Though the divergence is not very strong. Divergence means a disagreement between price and volume price trend indicator. With such disagreement, it is accepted that the uptrend is weak and will not last.
Example of Volume Price Trend Indicator
The VPT indicator or the price volume trend indicator helps determine the trend strength of price.
In the following candlestick chart, we can see the daily chart of Bharat Heavy Electricals Ltd. The VPT indicator is shown in the lower panel of the chart window.
The VPT here is in agreement with the price movement of the stock. Therefore, there doesn’t exist any divergence.
Trading with the Volume Price Trend
Signal Line Crossover
We can use a signal line for creating trade signals. Using the moving average of the indicator, we can create a signal line.
If the VPT indicator goes over the line, we can use that as an entry point for a bullish trade.
And if the VPT indicator crosses the signal line from above, we can use that for a short trade or an exit from a bullish position.
We can use the price-VPT agreement as trend confirmation.
ADX with VPT
ADX indicator can be used in conjunction with VPT for trend confirmation. We will use moving average crossovers for trades in this case, as described below.
Trading with MA or EMA
We can use the moving average crossover for trade. For example, if a 20-day EMA crosses the 50-day EMA from below and the VPT also rises, we can use that as a bullish trade entry signal.
Read more: What is EMA?
A bearish trade can be taken if the 20-day EMA goes below the 50-day EMA line with a falling VPT.
On Balance Volume vs Volume Price Indicator
the OBV and VPT are similar indicators. But there is a slight difference. In OBV, a cumulative volume is added to the indicator, regardless of whether the price goes up by a point or by a large amount.
But in VPT, a small percentage of volume is added if the price change is small and a large percentage is added if the price change is large.

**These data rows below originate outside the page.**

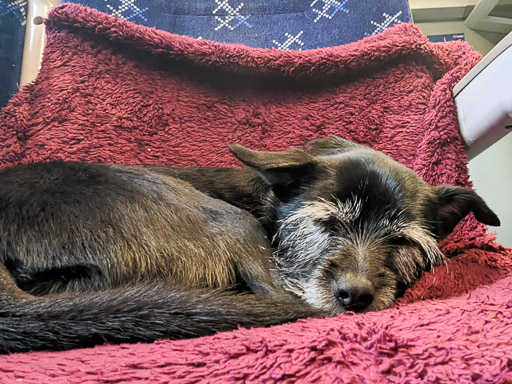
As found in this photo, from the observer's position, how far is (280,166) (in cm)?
170

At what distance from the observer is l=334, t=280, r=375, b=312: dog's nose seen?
1.45 m

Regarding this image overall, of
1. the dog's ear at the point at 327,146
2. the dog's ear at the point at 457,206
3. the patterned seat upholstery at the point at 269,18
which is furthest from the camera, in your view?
the patterned seat upholstery at the point at 269,18

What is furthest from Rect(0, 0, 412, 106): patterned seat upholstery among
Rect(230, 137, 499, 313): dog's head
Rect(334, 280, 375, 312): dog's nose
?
Rect(334, 280, 375, 312): dog's nose

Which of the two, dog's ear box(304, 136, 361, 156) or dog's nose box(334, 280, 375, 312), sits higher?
dog's ear box(304, 136, 361, 156)

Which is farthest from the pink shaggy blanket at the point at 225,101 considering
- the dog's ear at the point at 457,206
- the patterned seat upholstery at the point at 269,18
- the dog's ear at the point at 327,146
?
the patterned seat upholstery at the point at 269,18

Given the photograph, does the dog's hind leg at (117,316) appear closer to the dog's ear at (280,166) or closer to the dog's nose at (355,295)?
the dog's nose at (355,295)

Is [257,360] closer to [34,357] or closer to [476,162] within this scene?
[34,357]

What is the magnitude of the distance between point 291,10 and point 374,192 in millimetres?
2049

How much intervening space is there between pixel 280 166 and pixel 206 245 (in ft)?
1.30

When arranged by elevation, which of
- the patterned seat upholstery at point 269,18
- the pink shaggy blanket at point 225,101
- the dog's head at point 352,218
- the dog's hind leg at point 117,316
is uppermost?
the patterned seat upholstery at point 269,18

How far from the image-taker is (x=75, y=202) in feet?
4.93

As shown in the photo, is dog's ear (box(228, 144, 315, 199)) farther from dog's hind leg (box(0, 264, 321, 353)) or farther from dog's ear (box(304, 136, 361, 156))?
dog's hind leg (box(0, 264, 321, 353))

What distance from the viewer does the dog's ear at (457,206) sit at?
1.80m

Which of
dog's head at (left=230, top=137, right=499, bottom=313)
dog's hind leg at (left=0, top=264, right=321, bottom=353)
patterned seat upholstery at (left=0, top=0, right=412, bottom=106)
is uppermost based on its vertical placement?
patterned seat upholstery at (left=0, top=0, right=412, bottom=106)
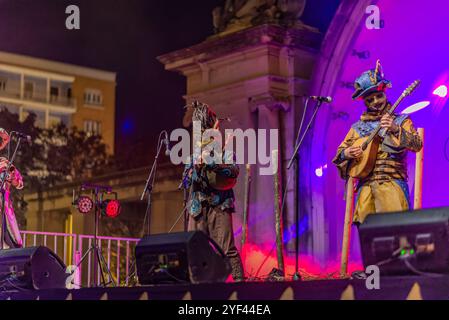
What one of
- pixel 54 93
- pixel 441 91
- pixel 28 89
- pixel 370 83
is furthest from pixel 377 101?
pixel 54 93

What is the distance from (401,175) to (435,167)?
11.3 feet

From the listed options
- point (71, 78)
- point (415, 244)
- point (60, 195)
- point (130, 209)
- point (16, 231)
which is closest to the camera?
point (415, 244)

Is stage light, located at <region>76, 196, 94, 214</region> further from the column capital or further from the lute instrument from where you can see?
the lute instrument

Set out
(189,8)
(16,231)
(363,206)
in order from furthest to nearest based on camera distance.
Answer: (189,8) < (16,231) < (363,206)

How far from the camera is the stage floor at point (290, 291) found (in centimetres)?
548

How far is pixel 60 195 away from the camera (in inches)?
698

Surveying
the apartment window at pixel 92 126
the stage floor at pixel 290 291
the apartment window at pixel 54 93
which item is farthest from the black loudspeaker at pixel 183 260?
the apartment window at pixel 54 93

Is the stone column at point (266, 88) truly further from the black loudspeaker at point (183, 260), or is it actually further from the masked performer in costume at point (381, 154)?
the black loudspeaker at point (183, 260)

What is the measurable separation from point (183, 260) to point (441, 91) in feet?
16.8

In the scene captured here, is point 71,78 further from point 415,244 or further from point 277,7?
point 415,244

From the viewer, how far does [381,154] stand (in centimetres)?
729

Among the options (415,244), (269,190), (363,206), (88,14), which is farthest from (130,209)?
(415,244)

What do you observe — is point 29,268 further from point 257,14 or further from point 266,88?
point 257,14

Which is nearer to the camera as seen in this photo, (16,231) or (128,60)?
(16,231)
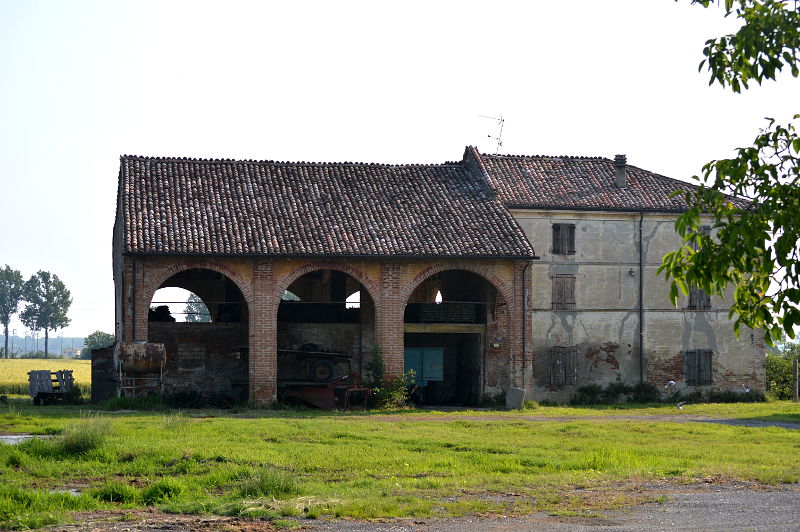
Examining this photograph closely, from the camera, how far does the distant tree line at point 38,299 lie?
12056 cm

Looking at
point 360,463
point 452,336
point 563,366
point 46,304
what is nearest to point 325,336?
point 452,336

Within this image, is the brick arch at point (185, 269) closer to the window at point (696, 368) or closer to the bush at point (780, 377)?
the window at point (696, 368)

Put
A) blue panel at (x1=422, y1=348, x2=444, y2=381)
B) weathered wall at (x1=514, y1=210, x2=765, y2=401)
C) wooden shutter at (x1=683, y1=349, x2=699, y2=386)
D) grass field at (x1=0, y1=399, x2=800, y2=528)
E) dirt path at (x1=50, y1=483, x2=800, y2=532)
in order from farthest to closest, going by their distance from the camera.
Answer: wooden shutter at (x1=683, y1=349, x2=699, y2=386) < weathered wall at (x1=514, y1=210, x2=765, y2=401) < blue panel at (x1=422, y1=348, x2=444, y2=381) < grass field at (x1=0, y1=399, x2=800, y2=528) < dirt path at (x1=50, y1=483, x2=800, y2=532)

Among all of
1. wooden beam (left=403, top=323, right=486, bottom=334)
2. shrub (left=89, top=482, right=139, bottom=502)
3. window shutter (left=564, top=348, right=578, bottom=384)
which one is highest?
wooden beam (left=403, top=323, right=486, bottom=334)

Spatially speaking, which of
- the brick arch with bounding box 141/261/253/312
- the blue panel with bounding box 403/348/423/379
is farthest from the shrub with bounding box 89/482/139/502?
the blue panel with bounding box 403/348/423/379

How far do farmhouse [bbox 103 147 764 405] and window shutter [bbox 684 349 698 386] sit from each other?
76 mm

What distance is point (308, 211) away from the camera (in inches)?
1324

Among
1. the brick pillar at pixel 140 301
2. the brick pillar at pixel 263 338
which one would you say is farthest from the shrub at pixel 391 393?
the brick pillar at pixel 140 301

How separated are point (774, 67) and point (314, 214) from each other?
26.8m

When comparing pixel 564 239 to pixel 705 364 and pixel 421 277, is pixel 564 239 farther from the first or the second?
pixel 705 364

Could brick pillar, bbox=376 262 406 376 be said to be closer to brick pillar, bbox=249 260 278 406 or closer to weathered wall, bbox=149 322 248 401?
brick pillar, bbox=249 260 278 406

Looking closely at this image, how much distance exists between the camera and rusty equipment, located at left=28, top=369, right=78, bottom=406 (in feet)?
107

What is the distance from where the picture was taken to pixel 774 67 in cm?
725

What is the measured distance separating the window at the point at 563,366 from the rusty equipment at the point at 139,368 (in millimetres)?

The price volume trend is quite important in determining a stock’s direction of movement or deciding a price trend. Price movement in conjunction with the change in volume proves to be a deciding factor.
For this reason, the price volume trend indicator (PVT) or the volume price trend indicator (VPT), which are the same indicator, plays a significant role in technical analysis.
The on-balance volume indicator and the volume price trend indicator are quite similar. But, as a cumulative volume is added in OBV, the VPT is considered to be more accurate. Because, as we explained earlier, in VPT a percentage of volume is added as per change in price.
A trader should keep the VPT in the technical indicators kit and use it as required.